5
votes

I've been learning some Haskell, and doing project Euler problems as I go. I'm not really bothered about the answer to the Euler Problem (which I can happily brute force, or do it in some other language), but the method.

I'm stuck on doing Problem 15 in reasonable time. It asks for the number of non-backtracking routes from top-left to the bottom-right of a 20x20 grid. Link here

I'd say it's reasonably obvious that the idea is to memoize (sp?) the function, but I'm not reall sure how to do it. I googled, and came across this on Haskell Cafe that I naively tried to adapt, but ended up with:

memRoute :: (Int,Int) -> Int
memRoute (x,y) = fromJust $ lookup (x,y) $ map (\t -> (t,route t)) [(x,y) | x <- [0..20], y <- [0..20]]

route (0,0) = 0
route (_,0) = 1
route (0,_) = 1
route (x,y) = memRoute (x-1,y) + memRoute (x,y-1)

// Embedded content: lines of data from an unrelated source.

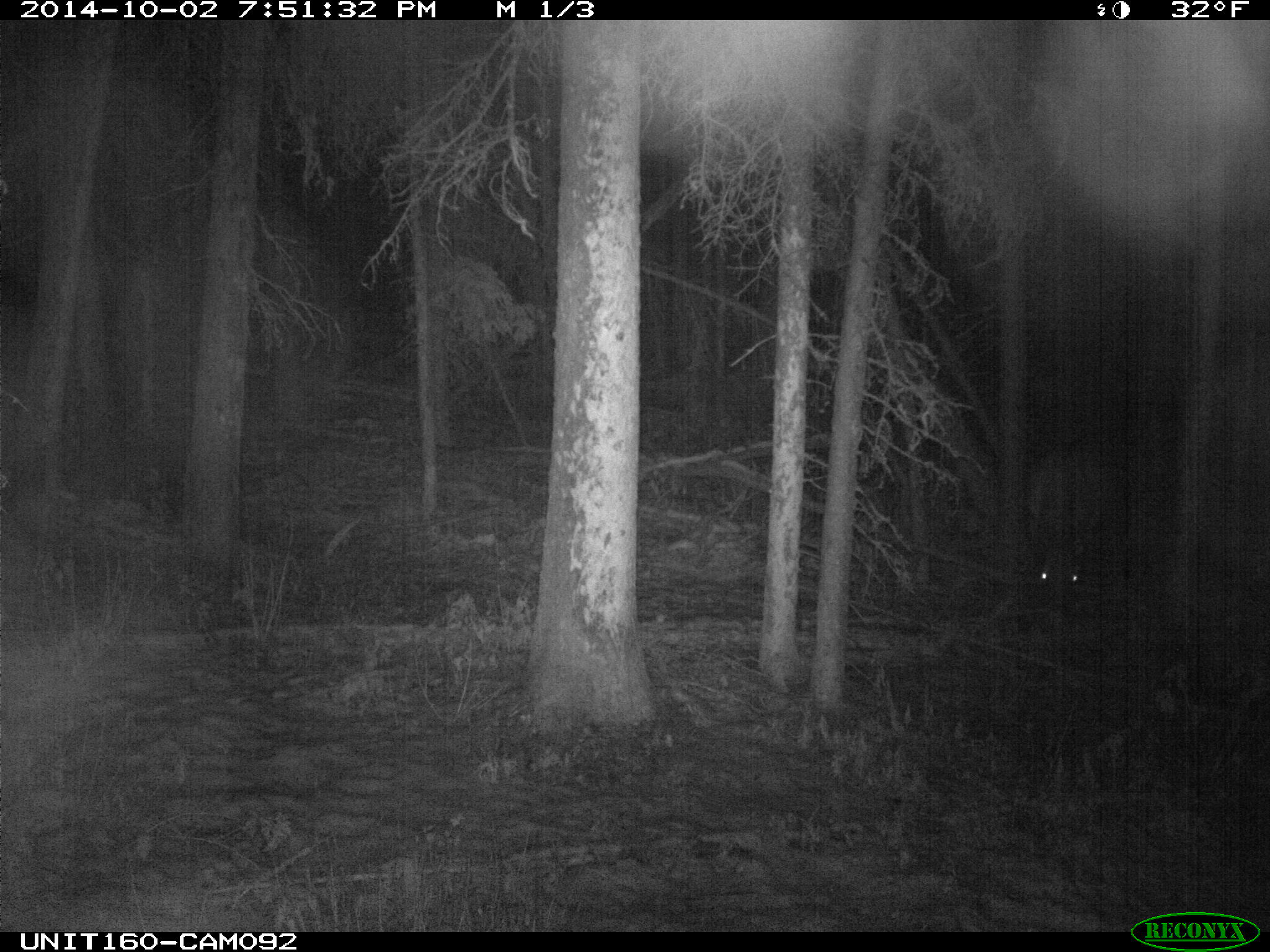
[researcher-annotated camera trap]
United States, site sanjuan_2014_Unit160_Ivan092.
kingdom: Animalia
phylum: Chordata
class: Mammalia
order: Artiodactyla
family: Cervidae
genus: Cervus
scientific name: Cervus elaphus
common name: red deer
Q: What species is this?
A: Cervus elaphus (red deer).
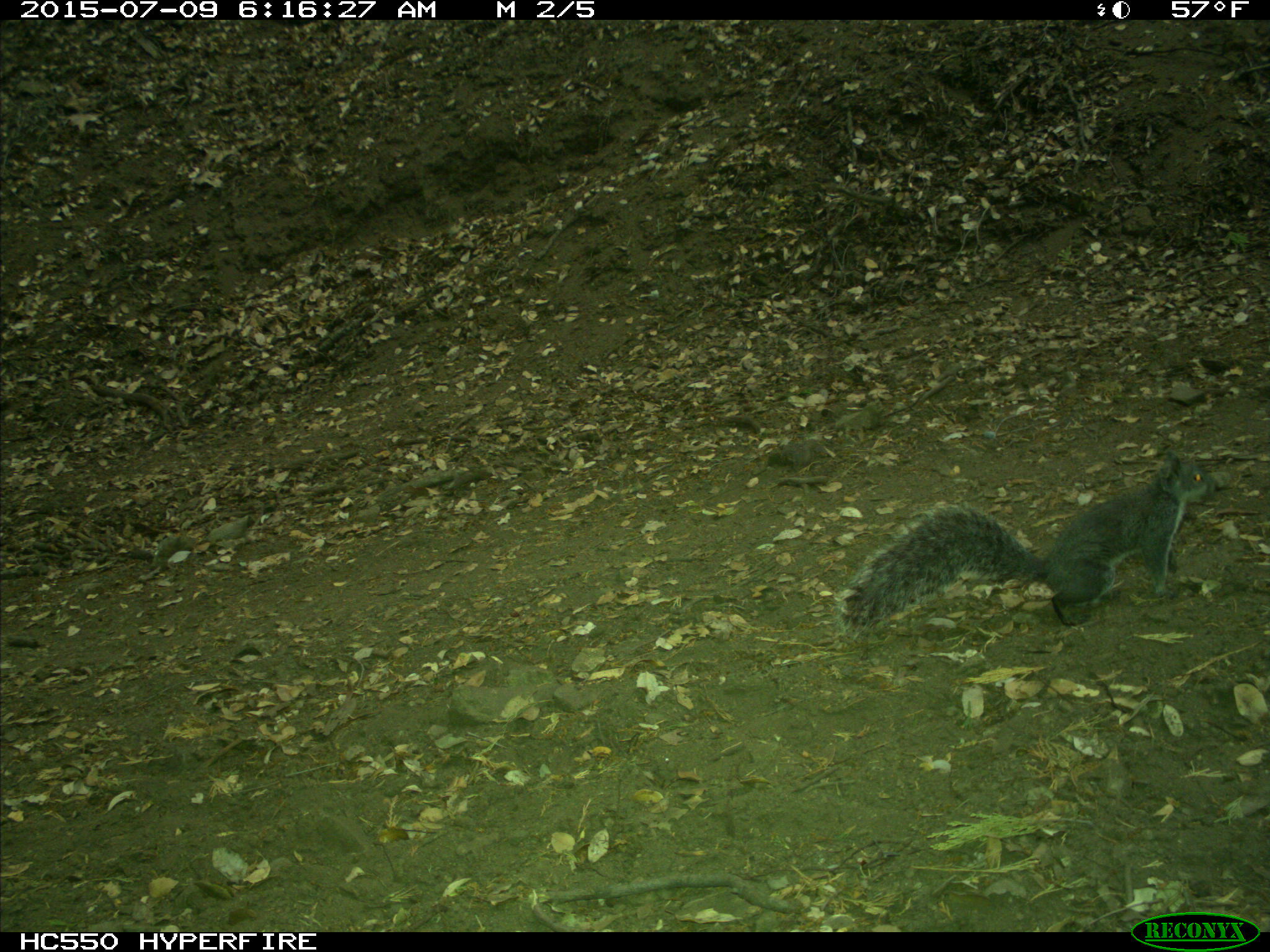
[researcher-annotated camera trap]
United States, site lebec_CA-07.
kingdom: Animalia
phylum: Chordata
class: Mammalia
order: Rodentia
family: Sciuridae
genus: Sciurus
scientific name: Sciurus carolinensis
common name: eastern gray squirrel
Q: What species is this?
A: Sciurus carolinensis (eastern gray squirrel).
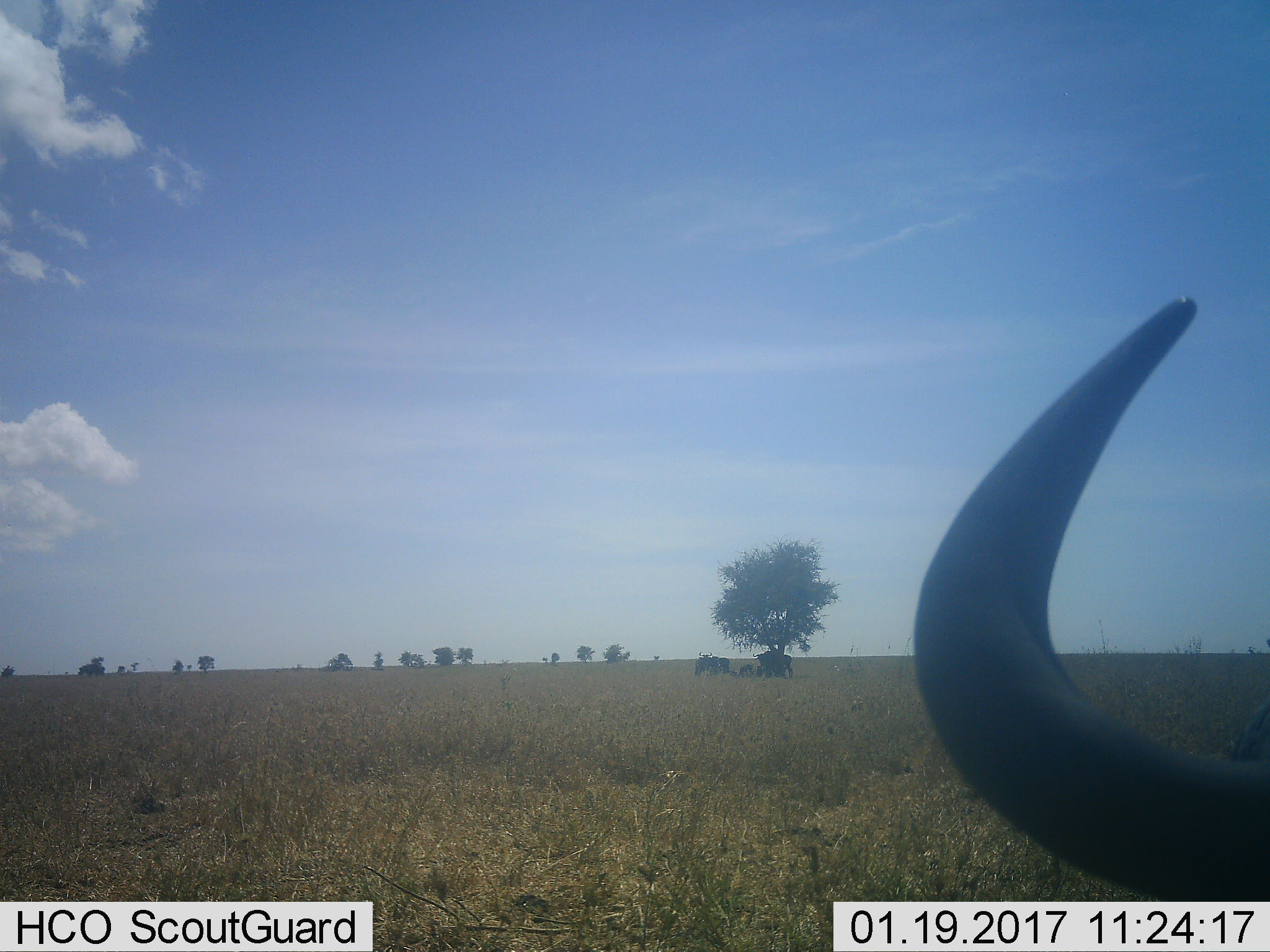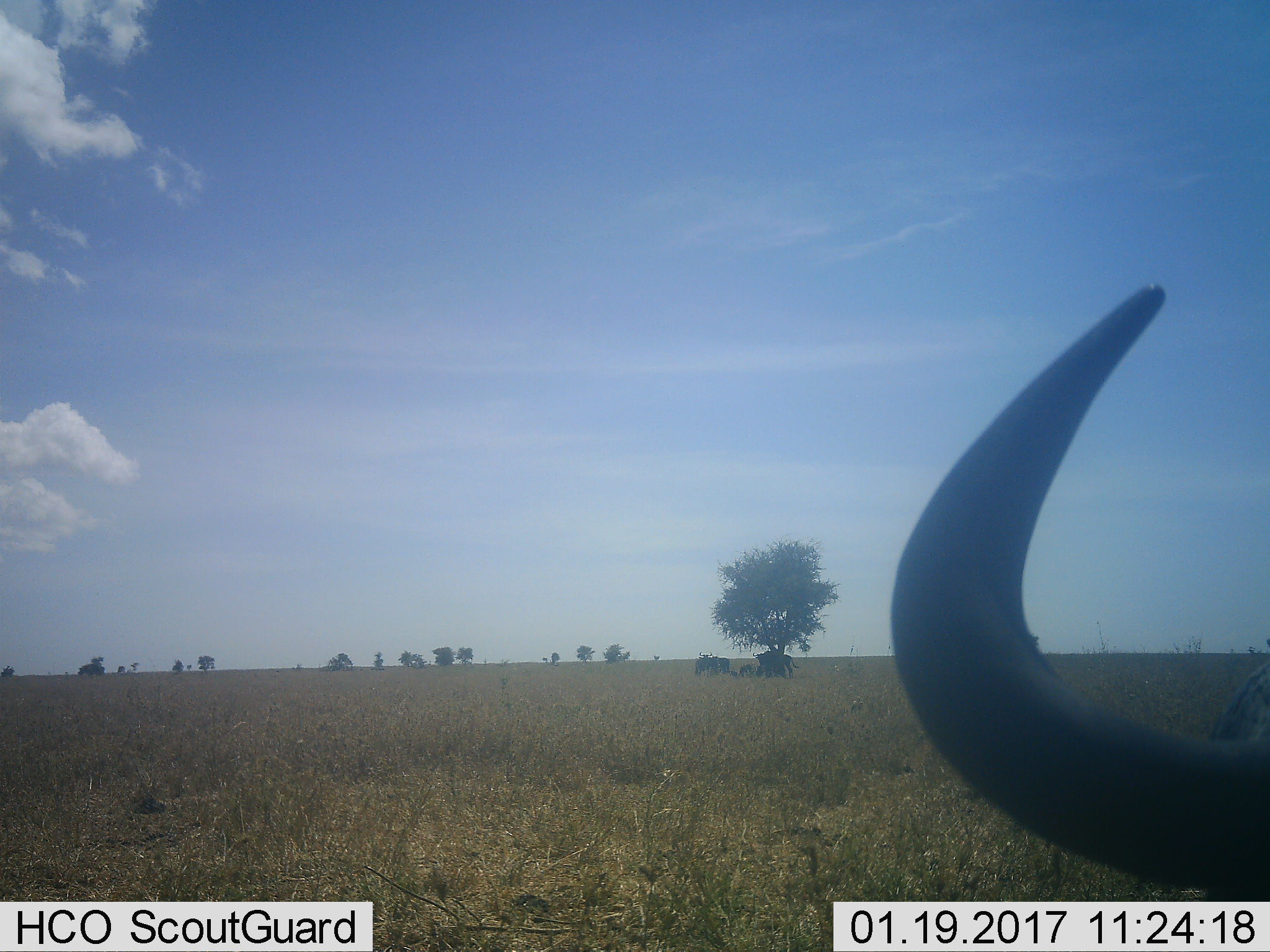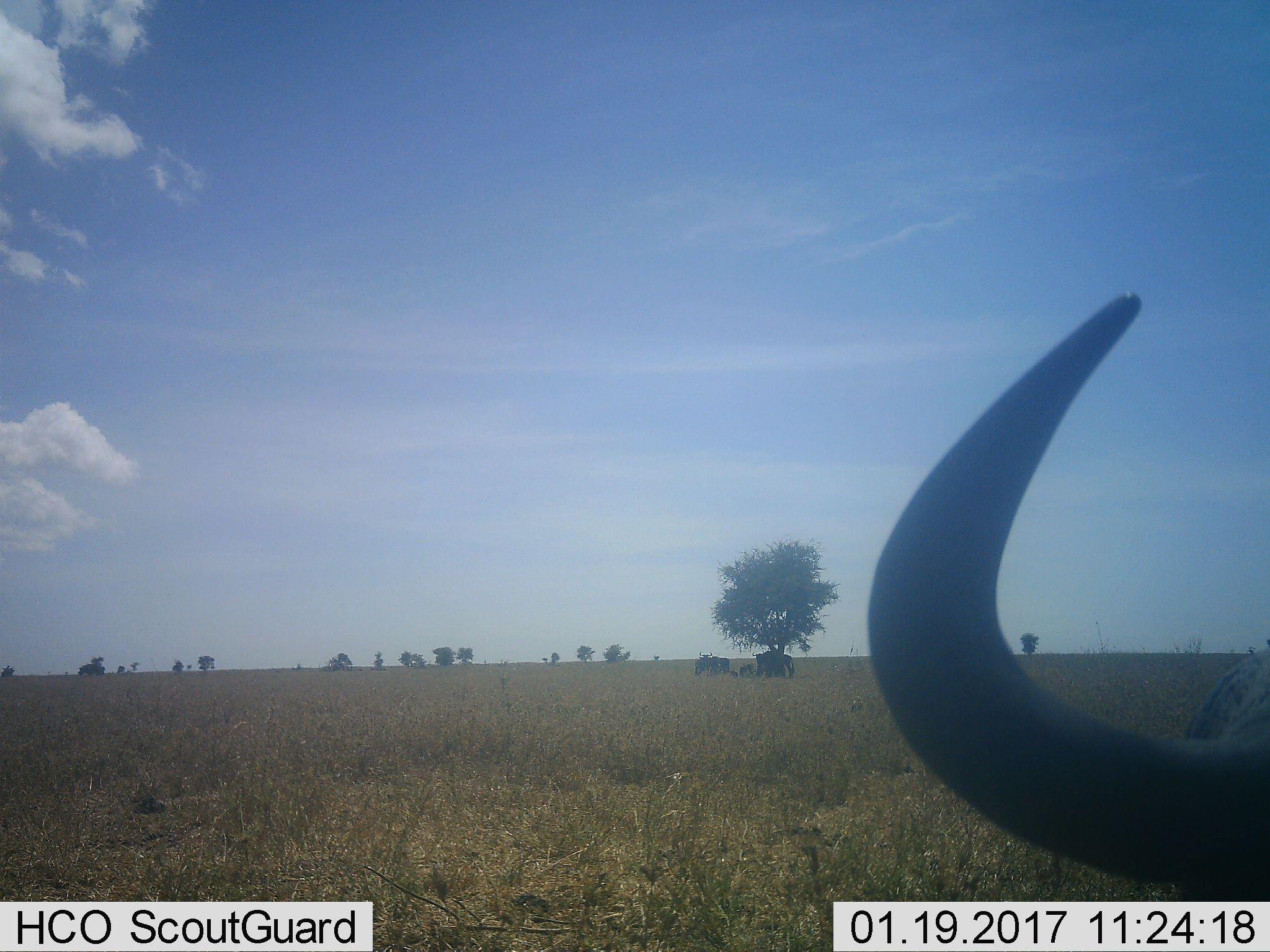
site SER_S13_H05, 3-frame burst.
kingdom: Animalia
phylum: Chordata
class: Mammalia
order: Artiodactyla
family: Bovidae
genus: Connochaetes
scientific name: Connochaetes taurinus taurinus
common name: blue wildebeest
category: wildebeestblue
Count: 8.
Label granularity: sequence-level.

Which looks bad, and performs horribly (a lot slower than a naive version). The problem is that I don't really understand how Haskell memoization works.

Using my code as an example, would anyone care to explain a) why mine is so slow
b) how it should be done (without using mutables, which was a solution I came across)
c) how the memoization works in this case?

3
I haven't read your program yet, but I wanted to let you know there's a clever O(1) solution. See haskell.org/haskellwiki/Euler_problems/11_to_20#Problem_15Wei Hu
More generally, this is a problem of enumerative combinatorics. The intended solution isn't actually constant time--arithmetic isn't free, especially when factorials are involved--but it is certainly far more efficient than actually iterating through each route.C. A. McCann
That problem is horrible... I still remember it... and the attempts to brute force it. Honestly who can possibly think about Pascal's triangle when they look at that problem :)Jerome

3 Answers

5
votes

Toss in a couple of trace points

memRoute :: (Int,Int) -> Int
memRoute (x,y) = trace ("mem: " ++ show (x,y))
                 fromJust $
                 lookup (x,y) $
                 map (\t -> (t,route t))
                 [(x,y) | x <- [0..20], y <- [0..20]]

route (0,0) = 0
route (_,0) = 1
route (0,_) = 1
route (x,y) = trace ("route: " ++ show (x,y))
              memRoute (x-1,y) + memRoute (x,y-1)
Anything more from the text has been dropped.